内部には、教室が二室配置されているのですが、そこには家具はなく、子どもたちは段差に座って英会話の授業を受けます。建物の照明は、蛍の群れが木々を中心にして、建物に集まっているイメージでつくっており、建物内部だけでなく、木の枝にも設置しています。子どもたちは、段板の隙間や、低い天井に触れながら、縦横無尽に動き回ります。このように天井高が低いと、子どもたちが頭をぶつけたりして危ない。そこで、まず最初に、うちの子どもたちを建物の中へ入れて動きを試しました。うちの子はふたり共、頭が丈夫なので、ヘルメットをしなくても大丈夫なのです(笑)。そして、うちの子どもが頭をぶつけたところにマーキングをして、安全措置を施します。建物に突き刺さった木の枝を伝って手すりを乗り越えようとしたので、手すりと手すりの間にロープを張りました。そういう行き当たりばったりのことをするのが、実はまた面白いところです。木の成長と共に、危険な場所も少しずつ変わっていくので、またうちの子どもたちを入れて、危ない場所を確認して、ロープの場所を変更します。
子どもたちは木を登ったり、さまざまなところをくぐり抜けたりして遊びます。ちょっとした段差を降りるのを躊躇している子がひとりでもいたりすると、たちまち後ろに子どもの列ができて混雑して困ります。飛び降りるのに自分にとって高さが適当かどうか確認したり、上に登りたがっている子の手を引っ張って助ける子どもいます。きっと、こういうことから、社会を覚えるんでしょうね。
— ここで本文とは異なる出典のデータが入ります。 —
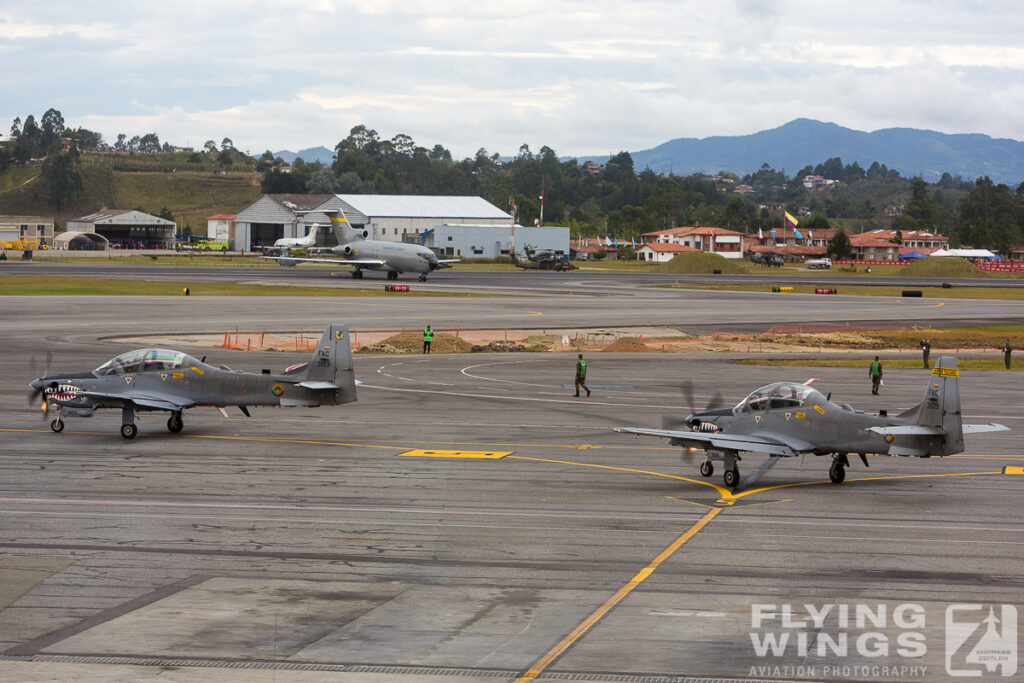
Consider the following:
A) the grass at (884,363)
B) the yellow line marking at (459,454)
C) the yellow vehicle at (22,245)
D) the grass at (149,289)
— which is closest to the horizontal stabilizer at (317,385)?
the yellow line marking at (459,454)

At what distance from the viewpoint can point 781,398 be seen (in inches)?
995

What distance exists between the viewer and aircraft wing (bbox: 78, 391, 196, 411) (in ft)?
96.3

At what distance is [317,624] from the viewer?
593 inches

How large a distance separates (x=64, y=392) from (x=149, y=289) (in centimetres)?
6429

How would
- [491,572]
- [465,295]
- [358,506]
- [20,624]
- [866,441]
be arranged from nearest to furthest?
1. [20,624]
2. [491,572]
3. [358,506]
4. [866,441]
5. [465,295]

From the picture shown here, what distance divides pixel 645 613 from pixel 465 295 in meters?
77.5

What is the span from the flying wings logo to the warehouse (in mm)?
125544

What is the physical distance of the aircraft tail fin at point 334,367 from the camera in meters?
29.3

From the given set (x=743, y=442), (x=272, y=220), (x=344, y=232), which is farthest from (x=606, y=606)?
(x=272, y=220)

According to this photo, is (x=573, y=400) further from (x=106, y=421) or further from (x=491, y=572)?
(x=491, y=572)

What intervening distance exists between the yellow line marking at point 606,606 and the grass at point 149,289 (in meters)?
71.2

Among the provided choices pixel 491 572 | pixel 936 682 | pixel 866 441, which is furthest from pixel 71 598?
pixel 866 441

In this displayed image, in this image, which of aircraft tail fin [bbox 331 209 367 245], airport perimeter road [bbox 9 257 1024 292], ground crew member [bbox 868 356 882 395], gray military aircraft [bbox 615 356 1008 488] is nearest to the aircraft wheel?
gray military aircraft [bbox 615 356 1008 488]

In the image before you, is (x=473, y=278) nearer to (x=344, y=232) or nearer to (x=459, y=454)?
(x=344, y=232)
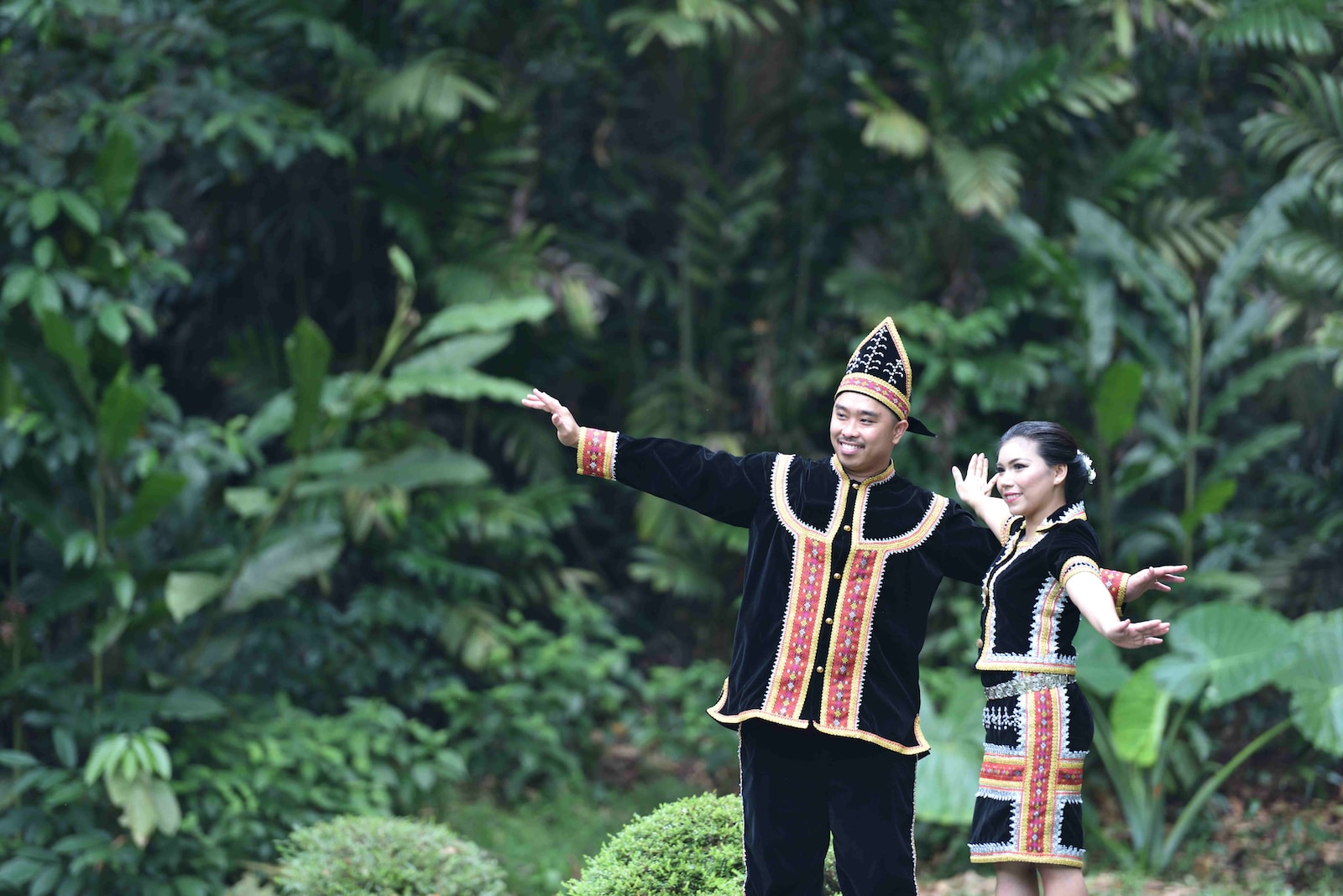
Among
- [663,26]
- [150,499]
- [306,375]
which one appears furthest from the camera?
[663,26]

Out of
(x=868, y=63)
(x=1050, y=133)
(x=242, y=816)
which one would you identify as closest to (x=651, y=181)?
(x=868, y=63)

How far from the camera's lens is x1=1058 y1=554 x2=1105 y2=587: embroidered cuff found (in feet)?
9.21

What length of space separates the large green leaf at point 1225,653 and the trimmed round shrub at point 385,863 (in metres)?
2.73

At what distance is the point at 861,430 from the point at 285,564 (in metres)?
3.39

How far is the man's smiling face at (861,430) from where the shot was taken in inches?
117

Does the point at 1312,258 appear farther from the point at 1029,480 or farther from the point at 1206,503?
the point at 1029,480

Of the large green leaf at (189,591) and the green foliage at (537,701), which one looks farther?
the green foliage at (537,701)

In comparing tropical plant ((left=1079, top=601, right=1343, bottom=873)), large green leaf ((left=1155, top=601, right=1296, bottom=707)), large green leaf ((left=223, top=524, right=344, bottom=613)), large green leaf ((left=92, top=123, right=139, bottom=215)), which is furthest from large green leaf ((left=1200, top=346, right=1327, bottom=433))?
large green leaf ((left=92, top=123, right=139, bottom=215))

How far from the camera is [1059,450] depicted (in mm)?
2953

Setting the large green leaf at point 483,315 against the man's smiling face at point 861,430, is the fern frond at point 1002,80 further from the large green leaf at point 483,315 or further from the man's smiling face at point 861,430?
the man's smiling face at point 861,430

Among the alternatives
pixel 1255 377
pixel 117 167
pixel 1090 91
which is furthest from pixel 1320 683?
pixel 117 167

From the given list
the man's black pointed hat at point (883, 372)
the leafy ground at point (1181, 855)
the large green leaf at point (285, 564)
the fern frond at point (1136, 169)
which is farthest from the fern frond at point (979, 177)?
the man's black pointed hat at point (883, 372)

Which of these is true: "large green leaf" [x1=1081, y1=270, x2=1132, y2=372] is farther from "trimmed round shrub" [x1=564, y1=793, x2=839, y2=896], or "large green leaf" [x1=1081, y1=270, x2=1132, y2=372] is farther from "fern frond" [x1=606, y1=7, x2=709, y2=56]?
"trimmed round shrub" [x1=564, y1=793, x2=839, y2=896]

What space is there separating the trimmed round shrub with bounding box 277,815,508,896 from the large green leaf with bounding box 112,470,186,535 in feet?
4.62
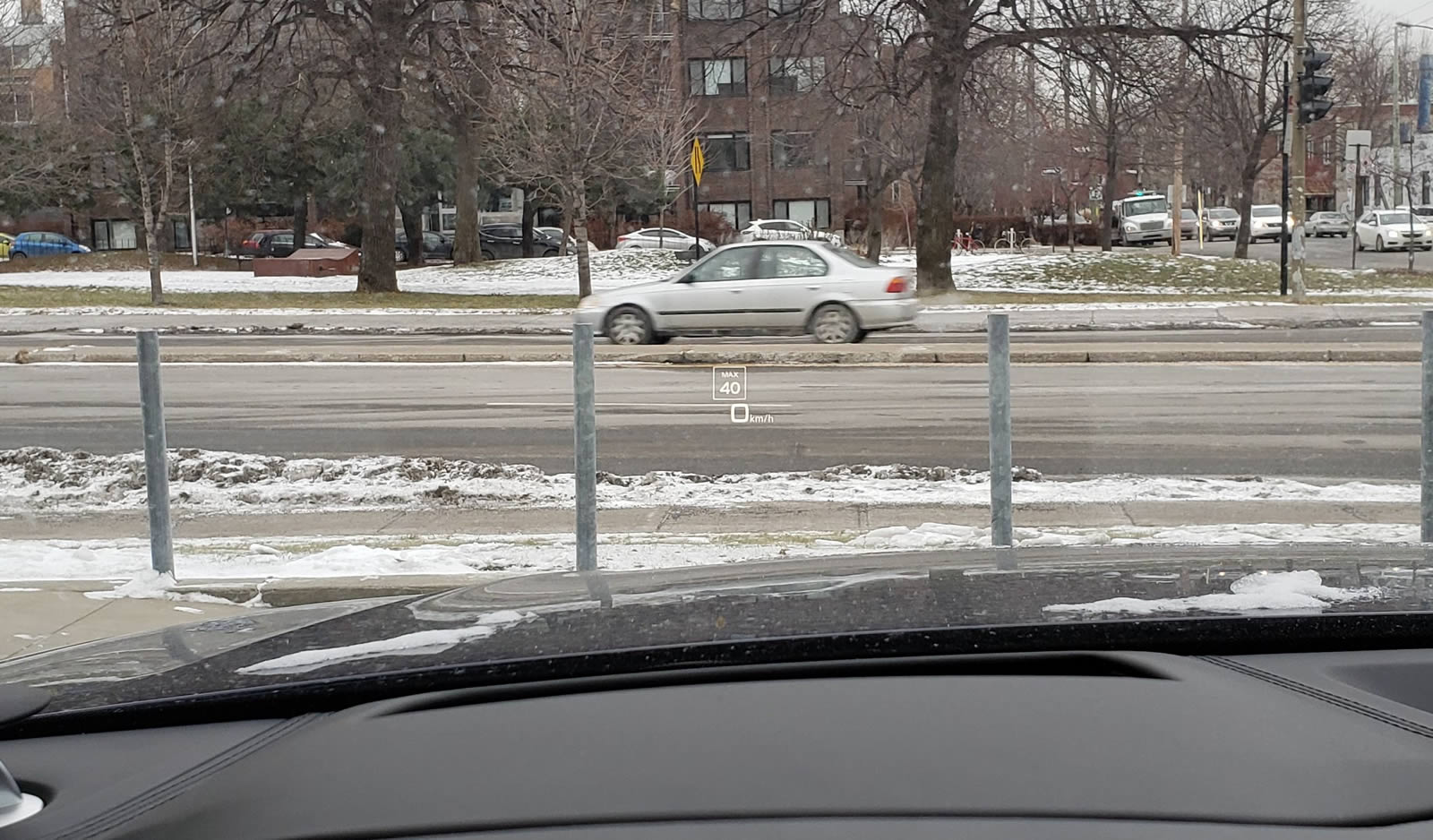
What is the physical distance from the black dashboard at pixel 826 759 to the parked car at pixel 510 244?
5463cm

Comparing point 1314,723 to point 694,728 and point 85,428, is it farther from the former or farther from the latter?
point 85,428

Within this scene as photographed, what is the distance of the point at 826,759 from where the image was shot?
1.72 m

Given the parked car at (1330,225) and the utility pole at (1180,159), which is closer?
the utility pole at (1180,159)

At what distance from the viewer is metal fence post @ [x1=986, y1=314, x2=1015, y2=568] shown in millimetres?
7770

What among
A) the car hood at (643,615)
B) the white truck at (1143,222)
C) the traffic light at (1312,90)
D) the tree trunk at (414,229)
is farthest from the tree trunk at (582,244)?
the white truck at (1143,222)

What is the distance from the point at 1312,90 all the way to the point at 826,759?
25.8 meters

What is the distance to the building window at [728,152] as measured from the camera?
64688 mm

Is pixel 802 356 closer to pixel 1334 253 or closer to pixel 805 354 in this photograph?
pixel 805 354

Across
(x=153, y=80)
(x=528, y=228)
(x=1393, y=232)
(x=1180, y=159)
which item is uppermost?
(x=153, y=80)

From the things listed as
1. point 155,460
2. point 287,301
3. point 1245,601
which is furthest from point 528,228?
point 1245,601

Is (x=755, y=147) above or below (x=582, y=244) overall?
above

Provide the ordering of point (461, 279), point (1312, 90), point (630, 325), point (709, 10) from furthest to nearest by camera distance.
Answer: point (709, 10) → point (461, 279) → point (1312, 90) → point (630, 325)

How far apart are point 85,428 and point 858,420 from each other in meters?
6.32

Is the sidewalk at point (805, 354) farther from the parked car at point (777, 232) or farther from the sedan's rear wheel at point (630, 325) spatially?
the parked car at point (777, 232)
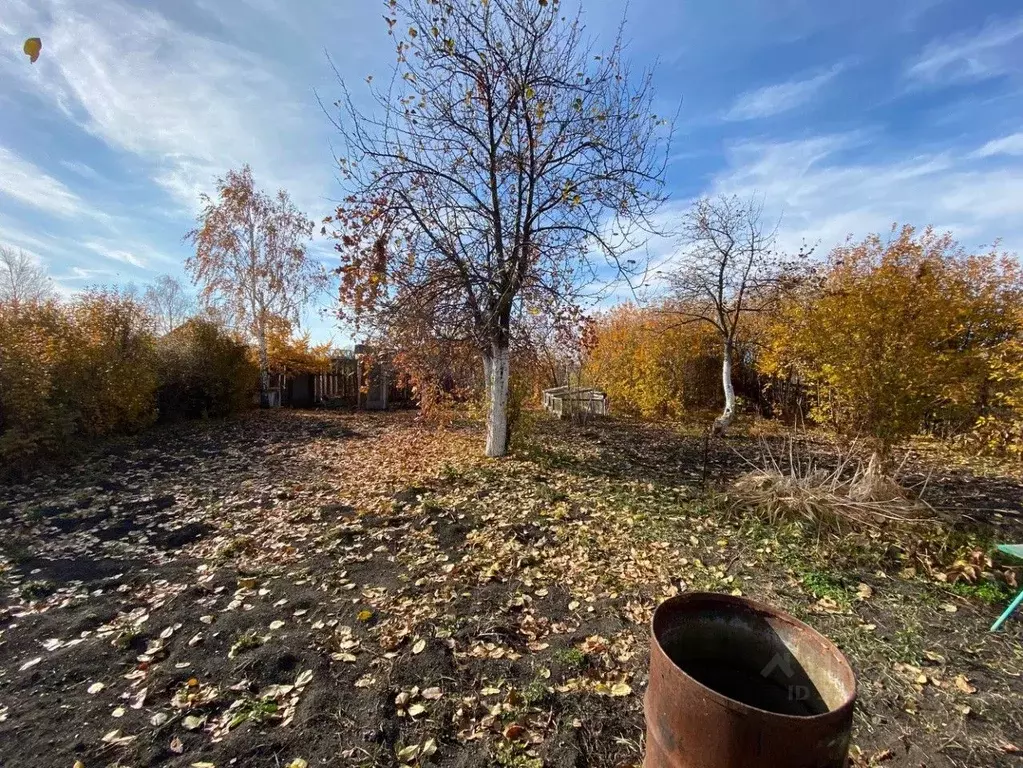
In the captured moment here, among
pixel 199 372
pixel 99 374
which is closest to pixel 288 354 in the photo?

子どもは小さい時にさまざまな経験をしないと、強くならないし、社会も覚えないのです。ちなみに私は、うちの子どもを北アルプスに連れて行ったり、海で泳がせたりしています。小学校低学年ですが、彼らは2〜3キロ沖合まで平気で泳いでいきます。深さ2メートルくらいまで素潜りもできますが、絶対に溺れません。また、海や川に潜っていると、虫や微生物などが無意識に体に入ってきているのですが、そのためか、うちの子どもたちにいわゆるアレルギーなどはありません。やっぱり、そういった体験が子どもにとって大事だと、私は思います。